「注文住宅を建てたいけど、相場はいくらなの?」と疑問に感じていませんか。2024年度のフラット35利用者調査によると、注文住宅の建築費は全国平均で約3,900万円(坪単価109万円)です。
ただし建築費だけでなく、土地代や諸費用を含めた総額で考えることが重要です。筆者は2025年に住友林業で注文住宅を建てましたが、想定外の出費も含めてリアルな費用感を実体験として持っています。
この記事では、注文住宅の相場を坪数別・地域別にわかりやすく解説し、費用を抑えるコツや予算の決め方まで紹介します。
注文住宅の相場はいくら?費用の全体像
注文住宅にかかる費用は大きく「建築費」「土地取得費」「諸費用」の3つに分かれます。まずは全国平均データをもとに全体像を把握しましょう。

建築費(建物本体)の相場
建築費は注文住宅の総費用のうち約60〜70%を占める最大の費用項目です。

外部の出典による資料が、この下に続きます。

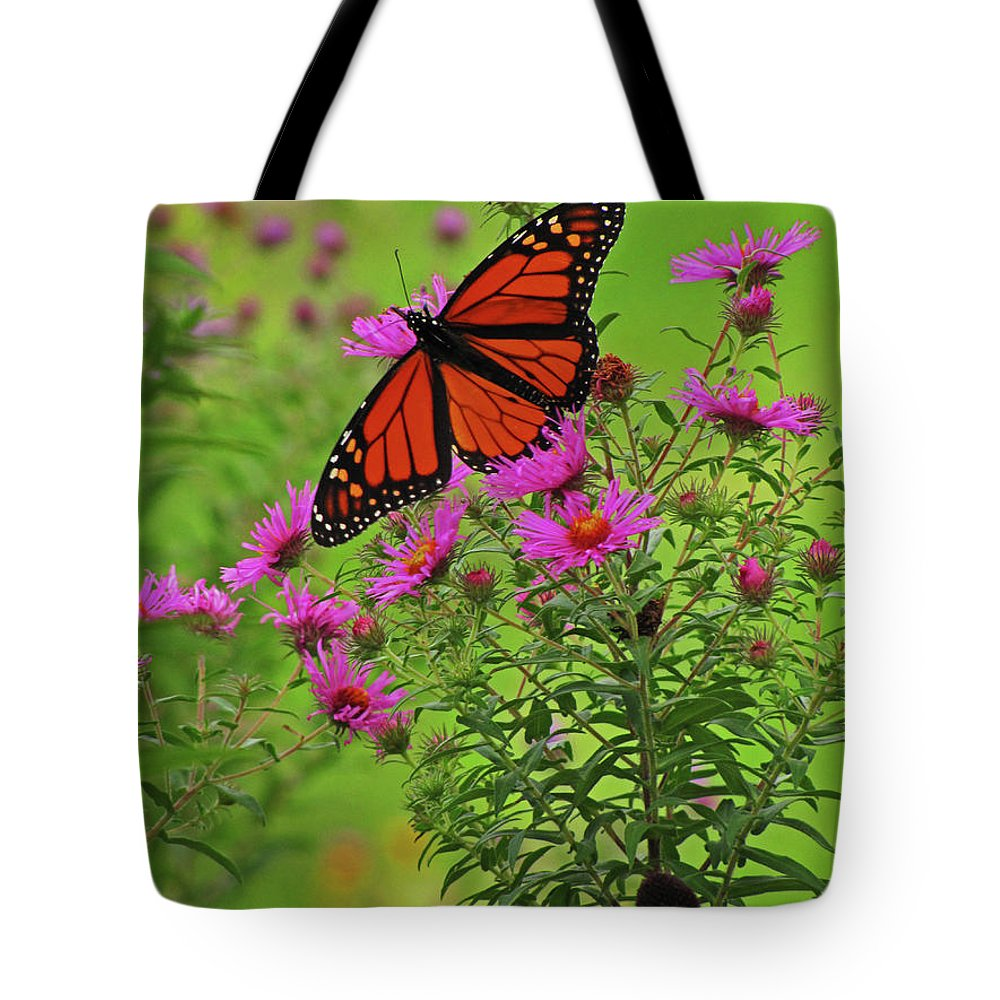 Monarch Tote Bag featuring the photograph Ready For Flight by Jessica Killingbeck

2024年度のフラット35利用者調査によると、全国平均は以下の通りです。
| 項目 | 全国平均 |
|---|---|
| 建築費 | 約3,900万円 |
| 平均延床面積 | 約118.5m²(約35.9坪) |
| 坪単価 | 約109万円 |
建築費には建物本体の工事費に加えて、付帯工事費(地盤改良・外構・電気引き込みなど)も含まれます。本体工事費だけで判断すると、実際の請求額とのギャップに驚くことになるため注意が必要です。
土地取得費の相場
すでに土地を持っている方は不要ですが、土地から購入する場合は大きな出費になります。
| エリア | 土地取得費の平均 |
|---|---|
| 全国平均 | 約1,840万円 |
| 首都圏 | 約2,850万円 |
| 東海圏 | 約1,650万円 |
| 近畿圏 | 約2,000万円 |
| その他地域 | 約1,200万円 |
首都圏では土地代だけで約2,850万円かかるため、建築費と合わせると総額6,000万〜7,000万円になるケースも珍しくありません。土地代を抑えるには、駅からの距離や利便性のバランスを見極めることが大切です。
諸費用の相場
諸費用は建築費の約10%が目安です。見落としがちですが、数百万円単位になるため事前に把握しておきましょう。
- 住宅ローン手数料・保証料:50万〜100万円
- 登記費用(所有権移転・抵当権設定):30万〜50万円
- 火災保険・地震保険料:20万〜50万円
- 不動産取得税・印紙税:10万〜30万円
- 地鎮祭・上棟式費用:5万〜15万円
- 引っ越し・仮住まい費用:20万〜50万円
建築費3,900万円の場合、諸費用は約390万円が目安です。頭金や引っ越し代も含めると、手元に500万円程度の現金を用意しておくと安心です。
【坪数別】注文住宅の相場一覧
延べ床面積(坪数)によって建築費は大きく変わります。坪単価109万円をベースに、坪数別の費用目安をまとめました。
| 延べ床面積 | 建築費の目安 | 土地込み総額の目安 | 間取りの目安 |
|---|---|---|---|
| 25坪(約83m²) | 2,700万〜3,000万円 | 4,500万〜5,500万円 | 3LDK(コンパクト) |
| 30坪(約99m²) | 3,200万〜3,600万円 | 5,000万〜6,000万円 | 3LDK〜4LDK |
| 35坪(約116m²) | 3,700万〜4,200万円 | 5,500万〜6,500万円 | 4LDK(標準的) |
| 40坪(約132m²) | 4,200万〜4,800万円 | 6,000万〜7,500万円 | 4LDK〜5LDK |
| 50坪(約165m²) | 5,200万〜6,000万円 | 7,000万〜9,000万円 | 5LDK以上(ゆとり) |
4人家族であれば30〜35坪が標準的な広さです。子ども部屋を2部屋確保し、リビングにゆとりを持たせたい場合は35坪以上を目安にしましょう。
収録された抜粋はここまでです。